── Available data ──

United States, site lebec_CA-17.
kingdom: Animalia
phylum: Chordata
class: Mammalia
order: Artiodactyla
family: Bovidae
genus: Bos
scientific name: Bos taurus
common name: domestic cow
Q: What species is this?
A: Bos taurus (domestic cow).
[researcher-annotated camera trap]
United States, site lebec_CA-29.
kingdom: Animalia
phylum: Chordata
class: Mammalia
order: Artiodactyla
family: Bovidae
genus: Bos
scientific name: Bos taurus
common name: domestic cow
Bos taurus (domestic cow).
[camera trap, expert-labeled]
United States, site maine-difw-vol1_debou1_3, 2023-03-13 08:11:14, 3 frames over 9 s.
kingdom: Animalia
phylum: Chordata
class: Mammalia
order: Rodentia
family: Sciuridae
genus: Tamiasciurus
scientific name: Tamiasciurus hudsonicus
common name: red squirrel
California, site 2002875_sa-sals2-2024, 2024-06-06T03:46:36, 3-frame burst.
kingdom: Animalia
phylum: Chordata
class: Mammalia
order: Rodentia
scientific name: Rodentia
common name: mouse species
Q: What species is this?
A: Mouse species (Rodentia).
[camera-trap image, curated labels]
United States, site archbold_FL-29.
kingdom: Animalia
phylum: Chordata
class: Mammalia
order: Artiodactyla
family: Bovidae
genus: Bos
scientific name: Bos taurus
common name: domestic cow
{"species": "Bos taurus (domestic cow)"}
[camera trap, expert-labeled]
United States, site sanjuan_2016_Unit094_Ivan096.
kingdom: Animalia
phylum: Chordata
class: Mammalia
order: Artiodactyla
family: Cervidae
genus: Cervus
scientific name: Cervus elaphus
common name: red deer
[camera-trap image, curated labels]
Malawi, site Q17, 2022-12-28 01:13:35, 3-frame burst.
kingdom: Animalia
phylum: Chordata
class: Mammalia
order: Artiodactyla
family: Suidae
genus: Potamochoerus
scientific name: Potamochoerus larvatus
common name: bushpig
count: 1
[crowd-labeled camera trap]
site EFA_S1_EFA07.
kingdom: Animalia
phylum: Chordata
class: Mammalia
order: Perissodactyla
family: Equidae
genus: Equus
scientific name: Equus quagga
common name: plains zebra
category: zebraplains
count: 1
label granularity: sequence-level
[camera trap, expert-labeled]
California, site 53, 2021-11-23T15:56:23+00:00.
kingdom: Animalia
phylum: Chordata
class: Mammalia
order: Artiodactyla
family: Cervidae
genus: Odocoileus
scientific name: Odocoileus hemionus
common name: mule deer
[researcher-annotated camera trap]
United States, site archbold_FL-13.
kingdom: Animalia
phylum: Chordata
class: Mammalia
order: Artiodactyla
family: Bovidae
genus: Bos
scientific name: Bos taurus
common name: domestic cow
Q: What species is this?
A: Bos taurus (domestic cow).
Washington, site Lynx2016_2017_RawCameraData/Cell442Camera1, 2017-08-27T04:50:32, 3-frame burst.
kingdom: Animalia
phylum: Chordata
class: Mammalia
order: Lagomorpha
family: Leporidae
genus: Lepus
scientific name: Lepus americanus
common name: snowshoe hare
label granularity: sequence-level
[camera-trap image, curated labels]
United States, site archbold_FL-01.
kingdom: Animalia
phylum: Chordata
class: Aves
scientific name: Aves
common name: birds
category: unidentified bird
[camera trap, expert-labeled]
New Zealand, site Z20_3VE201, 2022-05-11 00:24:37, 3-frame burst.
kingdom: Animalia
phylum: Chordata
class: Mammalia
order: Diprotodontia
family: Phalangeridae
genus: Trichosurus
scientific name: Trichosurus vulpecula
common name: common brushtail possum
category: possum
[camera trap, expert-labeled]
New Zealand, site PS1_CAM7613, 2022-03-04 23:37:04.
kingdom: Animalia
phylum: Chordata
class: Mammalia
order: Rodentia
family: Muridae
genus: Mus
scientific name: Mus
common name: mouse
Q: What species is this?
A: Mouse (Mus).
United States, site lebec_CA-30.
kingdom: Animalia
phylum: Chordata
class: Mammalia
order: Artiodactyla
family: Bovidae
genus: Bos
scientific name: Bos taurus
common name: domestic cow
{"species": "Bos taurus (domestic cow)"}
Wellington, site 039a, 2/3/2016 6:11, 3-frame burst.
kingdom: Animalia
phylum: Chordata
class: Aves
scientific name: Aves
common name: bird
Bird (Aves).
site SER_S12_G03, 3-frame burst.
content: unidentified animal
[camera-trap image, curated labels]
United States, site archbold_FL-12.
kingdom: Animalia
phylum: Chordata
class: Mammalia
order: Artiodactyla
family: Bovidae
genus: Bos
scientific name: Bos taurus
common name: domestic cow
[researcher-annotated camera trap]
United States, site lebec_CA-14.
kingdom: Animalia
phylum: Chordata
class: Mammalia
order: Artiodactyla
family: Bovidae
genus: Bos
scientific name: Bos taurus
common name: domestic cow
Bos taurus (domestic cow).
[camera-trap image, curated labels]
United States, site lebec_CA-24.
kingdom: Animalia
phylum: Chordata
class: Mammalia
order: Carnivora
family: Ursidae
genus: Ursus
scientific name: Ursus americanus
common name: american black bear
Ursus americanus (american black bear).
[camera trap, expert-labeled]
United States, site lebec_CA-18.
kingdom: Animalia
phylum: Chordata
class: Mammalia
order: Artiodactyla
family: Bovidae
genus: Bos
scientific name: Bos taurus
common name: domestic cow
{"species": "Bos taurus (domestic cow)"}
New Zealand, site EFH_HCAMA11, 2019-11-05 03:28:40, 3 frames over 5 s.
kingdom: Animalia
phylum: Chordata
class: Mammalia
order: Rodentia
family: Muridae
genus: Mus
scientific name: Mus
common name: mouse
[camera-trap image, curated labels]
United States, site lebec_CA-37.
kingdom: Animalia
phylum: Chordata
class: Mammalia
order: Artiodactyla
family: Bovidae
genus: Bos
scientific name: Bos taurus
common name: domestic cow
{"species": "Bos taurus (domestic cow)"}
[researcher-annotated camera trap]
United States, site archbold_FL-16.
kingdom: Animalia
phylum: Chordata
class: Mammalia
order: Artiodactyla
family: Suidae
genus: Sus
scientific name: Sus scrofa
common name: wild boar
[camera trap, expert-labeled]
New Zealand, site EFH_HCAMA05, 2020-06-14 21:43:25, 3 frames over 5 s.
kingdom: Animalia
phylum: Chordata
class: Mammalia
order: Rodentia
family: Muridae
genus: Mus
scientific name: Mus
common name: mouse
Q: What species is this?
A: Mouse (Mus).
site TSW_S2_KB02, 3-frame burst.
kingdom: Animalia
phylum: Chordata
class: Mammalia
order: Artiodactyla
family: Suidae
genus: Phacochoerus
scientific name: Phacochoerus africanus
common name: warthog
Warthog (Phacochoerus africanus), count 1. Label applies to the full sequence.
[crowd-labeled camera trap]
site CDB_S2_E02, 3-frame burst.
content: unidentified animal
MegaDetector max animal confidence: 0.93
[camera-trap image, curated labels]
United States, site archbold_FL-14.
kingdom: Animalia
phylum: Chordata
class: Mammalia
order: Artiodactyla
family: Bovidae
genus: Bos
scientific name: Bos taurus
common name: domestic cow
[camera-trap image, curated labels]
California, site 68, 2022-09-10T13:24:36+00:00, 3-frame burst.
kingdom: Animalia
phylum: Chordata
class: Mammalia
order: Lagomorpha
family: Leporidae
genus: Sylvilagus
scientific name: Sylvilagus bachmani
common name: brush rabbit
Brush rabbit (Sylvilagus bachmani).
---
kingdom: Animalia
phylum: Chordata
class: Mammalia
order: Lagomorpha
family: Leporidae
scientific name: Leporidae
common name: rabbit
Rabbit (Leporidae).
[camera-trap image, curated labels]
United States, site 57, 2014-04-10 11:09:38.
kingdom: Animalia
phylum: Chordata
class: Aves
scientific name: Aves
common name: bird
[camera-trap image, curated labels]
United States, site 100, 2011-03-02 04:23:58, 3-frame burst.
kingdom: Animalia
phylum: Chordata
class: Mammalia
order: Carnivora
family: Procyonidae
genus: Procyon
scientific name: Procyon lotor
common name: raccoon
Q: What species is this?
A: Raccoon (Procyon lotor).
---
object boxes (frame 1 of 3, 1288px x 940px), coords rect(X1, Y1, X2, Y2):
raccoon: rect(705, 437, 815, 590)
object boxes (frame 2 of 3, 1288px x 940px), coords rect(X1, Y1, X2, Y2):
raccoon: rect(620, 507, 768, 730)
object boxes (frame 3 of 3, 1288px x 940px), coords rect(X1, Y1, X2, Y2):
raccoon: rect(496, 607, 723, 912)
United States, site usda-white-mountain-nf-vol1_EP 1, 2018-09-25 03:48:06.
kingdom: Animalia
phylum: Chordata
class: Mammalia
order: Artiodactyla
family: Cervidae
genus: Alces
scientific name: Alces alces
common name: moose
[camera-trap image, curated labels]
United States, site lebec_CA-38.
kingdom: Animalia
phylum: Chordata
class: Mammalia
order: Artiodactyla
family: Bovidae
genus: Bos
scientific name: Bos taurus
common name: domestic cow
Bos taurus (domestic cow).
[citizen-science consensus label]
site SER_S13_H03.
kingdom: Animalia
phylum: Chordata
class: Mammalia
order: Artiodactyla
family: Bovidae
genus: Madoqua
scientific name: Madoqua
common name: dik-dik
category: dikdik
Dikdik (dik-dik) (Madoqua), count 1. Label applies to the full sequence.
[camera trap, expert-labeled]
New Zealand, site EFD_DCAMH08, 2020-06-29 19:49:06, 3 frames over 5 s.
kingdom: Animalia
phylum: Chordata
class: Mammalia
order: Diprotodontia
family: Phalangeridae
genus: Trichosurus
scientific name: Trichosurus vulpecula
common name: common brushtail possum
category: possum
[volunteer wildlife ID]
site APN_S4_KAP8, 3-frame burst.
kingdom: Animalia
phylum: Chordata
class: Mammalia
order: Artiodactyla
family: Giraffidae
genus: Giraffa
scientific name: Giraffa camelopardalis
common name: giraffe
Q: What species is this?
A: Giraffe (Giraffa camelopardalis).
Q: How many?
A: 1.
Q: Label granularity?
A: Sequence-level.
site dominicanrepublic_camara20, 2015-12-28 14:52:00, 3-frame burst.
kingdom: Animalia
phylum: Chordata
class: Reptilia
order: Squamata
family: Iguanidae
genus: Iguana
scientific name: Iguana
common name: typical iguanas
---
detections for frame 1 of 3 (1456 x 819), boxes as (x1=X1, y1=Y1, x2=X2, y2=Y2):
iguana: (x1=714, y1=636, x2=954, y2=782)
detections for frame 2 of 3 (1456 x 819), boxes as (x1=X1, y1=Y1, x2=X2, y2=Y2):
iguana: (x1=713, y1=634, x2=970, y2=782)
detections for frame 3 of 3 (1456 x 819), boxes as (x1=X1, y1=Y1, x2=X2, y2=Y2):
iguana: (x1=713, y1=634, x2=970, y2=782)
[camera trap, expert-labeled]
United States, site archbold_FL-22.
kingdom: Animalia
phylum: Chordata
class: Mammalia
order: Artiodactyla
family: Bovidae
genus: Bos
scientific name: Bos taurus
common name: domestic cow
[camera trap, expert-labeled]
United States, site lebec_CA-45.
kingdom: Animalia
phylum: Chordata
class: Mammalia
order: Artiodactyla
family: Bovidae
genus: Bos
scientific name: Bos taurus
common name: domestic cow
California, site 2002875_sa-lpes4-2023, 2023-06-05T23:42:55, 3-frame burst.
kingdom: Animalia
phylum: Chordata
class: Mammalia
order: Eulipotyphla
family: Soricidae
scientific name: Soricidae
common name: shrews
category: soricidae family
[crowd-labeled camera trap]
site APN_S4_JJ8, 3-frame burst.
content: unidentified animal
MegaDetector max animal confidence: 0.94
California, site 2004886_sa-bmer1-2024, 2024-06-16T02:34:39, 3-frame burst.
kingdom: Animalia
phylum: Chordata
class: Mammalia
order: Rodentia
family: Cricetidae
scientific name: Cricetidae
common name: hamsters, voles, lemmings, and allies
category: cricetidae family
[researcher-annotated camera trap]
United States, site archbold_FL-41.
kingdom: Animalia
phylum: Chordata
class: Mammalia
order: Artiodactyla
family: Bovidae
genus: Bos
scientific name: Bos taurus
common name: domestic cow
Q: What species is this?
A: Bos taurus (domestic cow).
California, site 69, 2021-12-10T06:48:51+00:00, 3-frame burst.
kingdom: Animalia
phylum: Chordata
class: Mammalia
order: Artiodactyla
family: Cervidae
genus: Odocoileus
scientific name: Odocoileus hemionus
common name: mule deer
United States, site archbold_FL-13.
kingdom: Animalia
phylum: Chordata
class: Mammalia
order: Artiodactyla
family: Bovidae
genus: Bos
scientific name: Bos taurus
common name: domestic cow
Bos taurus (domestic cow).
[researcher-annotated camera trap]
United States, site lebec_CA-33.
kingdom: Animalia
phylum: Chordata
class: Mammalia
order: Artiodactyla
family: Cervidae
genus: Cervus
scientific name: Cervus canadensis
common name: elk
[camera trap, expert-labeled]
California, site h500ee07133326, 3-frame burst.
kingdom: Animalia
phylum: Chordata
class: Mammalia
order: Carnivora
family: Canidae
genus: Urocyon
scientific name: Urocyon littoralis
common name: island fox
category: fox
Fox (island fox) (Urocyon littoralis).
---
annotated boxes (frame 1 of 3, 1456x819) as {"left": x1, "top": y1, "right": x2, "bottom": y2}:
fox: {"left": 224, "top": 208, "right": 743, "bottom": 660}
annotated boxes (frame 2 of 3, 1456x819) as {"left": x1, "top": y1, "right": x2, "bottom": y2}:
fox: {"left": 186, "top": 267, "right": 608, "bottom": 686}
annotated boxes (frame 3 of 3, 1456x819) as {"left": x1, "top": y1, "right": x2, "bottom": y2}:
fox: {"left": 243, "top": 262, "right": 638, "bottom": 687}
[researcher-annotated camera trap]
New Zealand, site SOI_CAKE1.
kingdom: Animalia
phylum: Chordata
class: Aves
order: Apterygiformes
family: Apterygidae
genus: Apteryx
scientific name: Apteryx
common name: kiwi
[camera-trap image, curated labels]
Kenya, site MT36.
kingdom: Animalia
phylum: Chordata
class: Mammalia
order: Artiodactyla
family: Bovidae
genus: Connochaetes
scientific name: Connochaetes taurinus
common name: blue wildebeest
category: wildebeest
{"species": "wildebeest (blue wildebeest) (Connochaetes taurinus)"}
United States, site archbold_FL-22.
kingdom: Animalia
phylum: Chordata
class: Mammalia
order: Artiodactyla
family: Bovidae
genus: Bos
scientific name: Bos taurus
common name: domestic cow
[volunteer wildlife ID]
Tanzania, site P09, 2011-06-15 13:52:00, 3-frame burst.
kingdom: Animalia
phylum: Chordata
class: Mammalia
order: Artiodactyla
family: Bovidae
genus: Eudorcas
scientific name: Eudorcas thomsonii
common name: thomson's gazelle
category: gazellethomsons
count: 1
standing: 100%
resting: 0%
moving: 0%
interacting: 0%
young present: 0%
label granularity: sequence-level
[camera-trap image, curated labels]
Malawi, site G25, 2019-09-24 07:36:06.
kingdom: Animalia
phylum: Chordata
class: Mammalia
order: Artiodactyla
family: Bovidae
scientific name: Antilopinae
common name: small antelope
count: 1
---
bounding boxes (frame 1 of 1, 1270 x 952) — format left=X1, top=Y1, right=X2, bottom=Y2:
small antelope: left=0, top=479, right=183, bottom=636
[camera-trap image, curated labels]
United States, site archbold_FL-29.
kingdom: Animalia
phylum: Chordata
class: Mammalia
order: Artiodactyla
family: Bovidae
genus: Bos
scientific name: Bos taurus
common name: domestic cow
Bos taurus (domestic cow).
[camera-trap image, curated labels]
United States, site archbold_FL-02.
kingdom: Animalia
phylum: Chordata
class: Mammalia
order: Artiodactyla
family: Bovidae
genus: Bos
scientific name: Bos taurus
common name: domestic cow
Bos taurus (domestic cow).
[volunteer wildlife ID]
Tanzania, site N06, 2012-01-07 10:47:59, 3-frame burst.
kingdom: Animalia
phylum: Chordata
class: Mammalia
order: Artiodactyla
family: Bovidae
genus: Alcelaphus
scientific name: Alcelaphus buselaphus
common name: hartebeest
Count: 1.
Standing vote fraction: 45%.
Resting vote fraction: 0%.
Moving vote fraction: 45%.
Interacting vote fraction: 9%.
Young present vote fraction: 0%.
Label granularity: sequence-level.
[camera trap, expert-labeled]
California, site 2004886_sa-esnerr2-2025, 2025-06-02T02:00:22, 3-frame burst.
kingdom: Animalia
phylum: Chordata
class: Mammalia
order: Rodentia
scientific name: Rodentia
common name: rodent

───

» Exercise instructions: Everything from the first line above through the line that contains "common name: red squirrel" should be duplicated exactly, please, and nothing beyond it.

» Response below:
United States, site lebec_CA-17.
kingdom: Animalia
phylum: Chordata
class: Mammalia
order: Artiodactyla
family: Bovidae
genus: Bos
scientific name: Bos taurus
common name: domestic cow
Q: What species is this?
A: Bos taurus (domestic cow).
[researcher-annotated camera trap]
United States, site lebec_CA-29.
kingdom: Animalia
phylum: Chordata
class: Mammalia
order: Artiodactyla
family: Bovidae
genus: Bos
scientific name: Bos taurus
common name: domestic cow
Bos taurus (domestic cow).
[camera trap, expert-labeled]
United States, site maine-difw-vol1_debou1_3, 2023-03-13 08:11:14, 3 frames over 9 s.
kingdom: Animalia
phylum: Chordata
class: Mammalia
order: Rodentia
family: Sciuridae
genus: Tamiasciurus
scientific name: Tamiasciurus hudsonicus
common name: red squirrel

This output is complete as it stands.